Financial governance for charities
Based on our contribution to the Stone King Charity Essentials newsletter
We all know that it is only by spending that charities can fulfil their charitable purpose and that retaining it deprives current beneficiaries of support. This is a product of the ‘never sell the family silver’ mindset. There is always a time and a place for that, but charities have made so much money over the last ten years (often doubling their portfolios) that now is a good time to loosen the purse strings and fund their purposes after so many years of austerity.

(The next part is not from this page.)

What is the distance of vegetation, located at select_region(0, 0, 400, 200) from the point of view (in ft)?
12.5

This is easy enough to say, but how are trustees to decide on what to spend and what to keep, especially when so much has come in the form of capital gains and not income? Often we suggest to clients that they split their funds between short-term funds (with safety in mind) and long term funds (with higher returning investments). Where we help trustees most is in thinking through how much they might allocate their capital to each fund, and it is this that often helps trustees release surplus money to fund and deliver a long cherished strategic initiative. This can be followed by a review of the investment and spending policies which will help put the charity on a financially secure footing for the future.
It is vital that investments are reviewed in the broad context of the charity’s complete financial picture. So often, an investment portfolio is viewed in isolation, and primarily for return. The overall financial security of the charity has to be understood in the context of the available income, why the reserves are there and how they are being spent.
Sometimes trustees can look down the wrong end of the telescope when searching for a solution making the small things look bigger and the big issues look less important. Unless the review is begun from the correct end, the outcome can cost the organisation considerably more than the price of the review itself.
We are often contacted by charities to evaluate their fund managers with a view to improving performance and generating more money to spend. What makes these projects so interesting (and untypical of most charity investment reviews) was that the investments were not the problem; it was how trustees think about their reserves.